Output the entries below unchanged, except for the pictures.

Given data:

┌────────

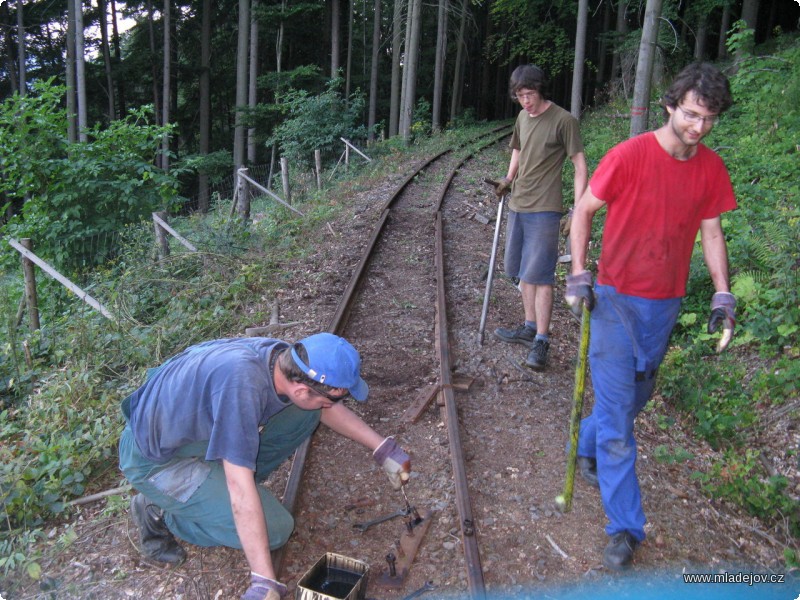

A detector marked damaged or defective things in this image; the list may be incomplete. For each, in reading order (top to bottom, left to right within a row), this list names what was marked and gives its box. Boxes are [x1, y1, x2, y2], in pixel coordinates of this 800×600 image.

rusty railway track [276, 124, 512, 596]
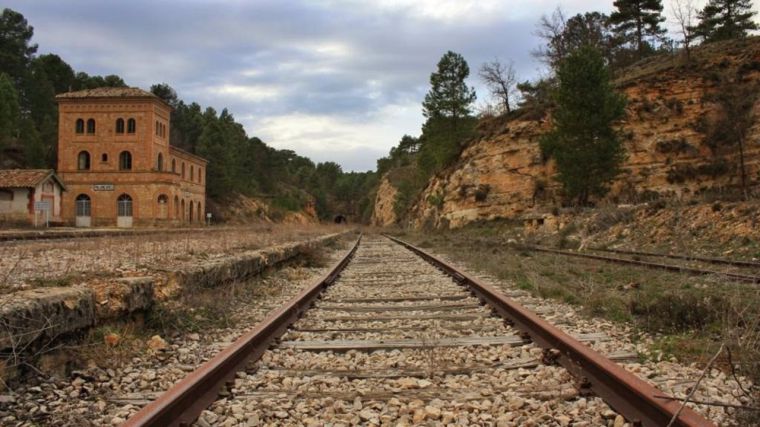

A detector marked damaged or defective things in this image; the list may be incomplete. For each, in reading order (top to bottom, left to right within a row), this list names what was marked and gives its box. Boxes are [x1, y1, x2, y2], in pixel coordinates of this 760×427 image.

rusty rail [123, 234, 360, 427]
rusty rail [388, 236, 716, 427]
rusty rail [520, 244, 760, 284]
rusty rail [592, 246, 760, 270]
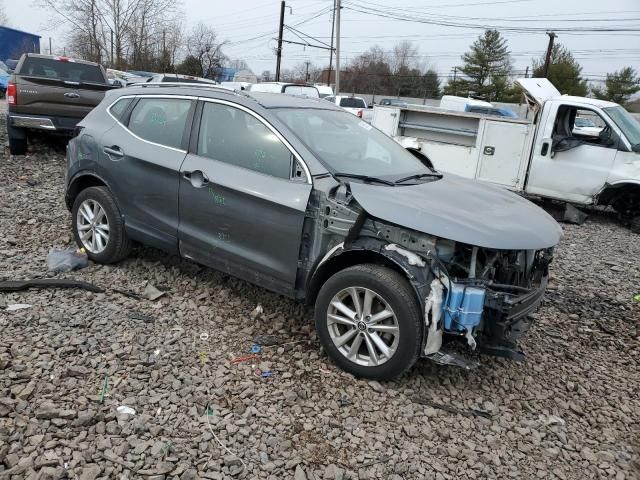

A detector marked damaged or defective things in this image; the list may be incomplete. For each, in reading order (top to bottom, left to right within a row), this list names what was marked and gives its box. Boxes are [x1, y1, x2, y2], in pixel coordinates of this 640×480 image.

damaged gray suv [65, 84, 564, 380]
broken plastic part [384, 242, 424, 268]
broken plastic part [422, 280, 442, 354]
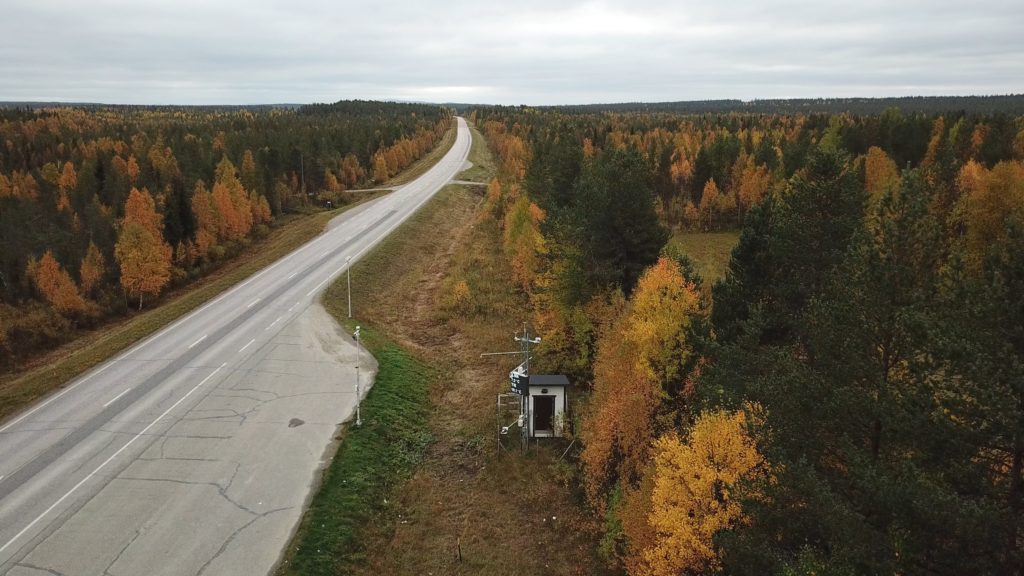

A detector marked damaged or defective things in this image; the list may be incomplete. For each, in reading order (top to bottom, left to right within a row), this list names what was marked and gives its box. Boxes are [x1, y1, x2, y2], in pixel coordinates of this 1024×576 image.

cracked concrete pavement [0, 115, 471, 569]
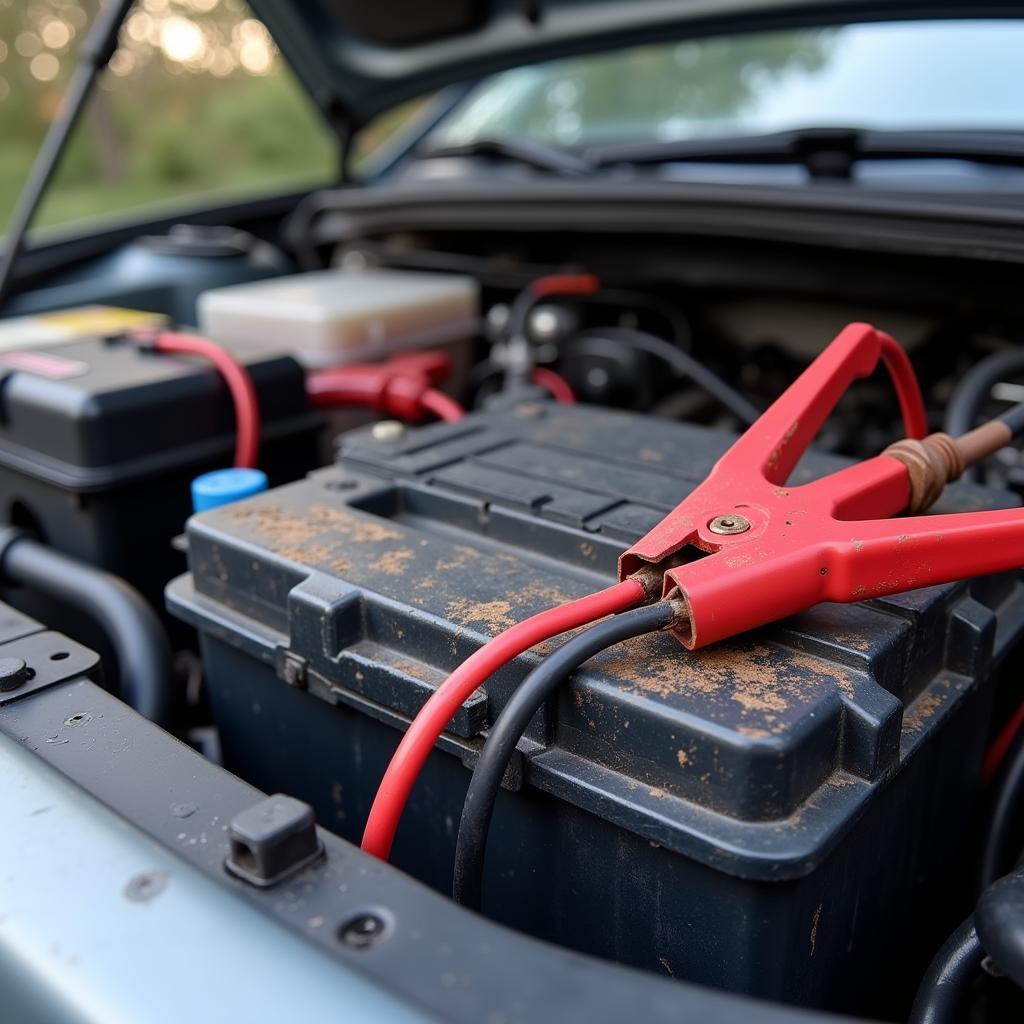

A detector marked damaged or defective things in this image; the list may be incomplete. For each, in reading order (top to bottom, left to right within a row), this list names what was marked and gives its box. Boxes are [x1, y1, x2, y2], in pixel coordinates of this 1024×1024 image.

corroded car battery [168, 402, 1024, 1016]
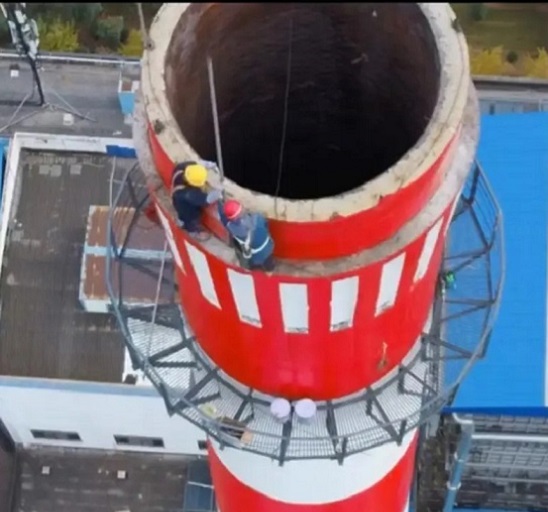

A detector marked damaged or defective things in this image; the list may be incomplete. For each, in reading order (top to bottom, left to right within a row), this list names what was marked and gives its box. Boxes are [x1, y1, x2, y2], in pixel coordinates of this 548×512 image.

└────────

Result of this task:
A detector marked damaged or defective things in this image; the list may be incomplete. For each, in reading order (top to bottom, left to right within a row), this list names what was marked and gives its box. Boxes are [x1, y1, x2, y2], in pixel coordinates of this 800×600 image.

rusty railway track [276, 124, 512, 596]

A detector marked damaged or defective things in this image; the list may be incomplete. For each, in reading order (top to bottom, left to right within a row), this list names what was marked and gives its box. Boxes are [x1, y1, x2, y2], in pixel coordinates of this 760×427 image.

rusty rail [123, 234, 360, 427]
rusty rail [388, 236, 716, 427]
rusty rail [520, 244, 760, 284]
rusty rail [592, 246, 760, 270]

A detector marked damaged or defective things in this image; the list may be incomplete. For each, in reading order (top to bottom, left to right within a row), this list names what was marked and gives its box. Boxes are [x1, y1, x2, y2], in pixel coordinates of this 640×480 image.

damaged gray suv [65, 84, 564, 380]
broken plastic part [384, 242, 424, 268]
broken plastic part [422, 280, 442, 354]

A detector marked damaged or defective things in this image; the list may be incomplete. For each, in reading order (top to bottom, left to right within a row), this list names what was marked and gives its box. Boxes are [x1, y1, x2, y2], in pixel coordinates of this 1024×576 image.

cracked concrete pavement [0, 115, 471, 569]

A detector marked damaged or defective things in this image; the list may be incomplete. For each, in reading order (top to bottom, left to right within a row), this list names what was marked and gives its box. Boxes are [x1, y1, x2, y2], in pixel coordinates of this 1024×1024 image.

corroded car battery [168, 402, 1024, 1016]

A detector marked damaged or defective things in this image; the list may be incomplete. For each, in reading order (top to bottom, left to right within a row), this list names what was marked and gives its box. Boxes are [x1, y1, x2, y2], in pixel coordinates of this 548×512 image.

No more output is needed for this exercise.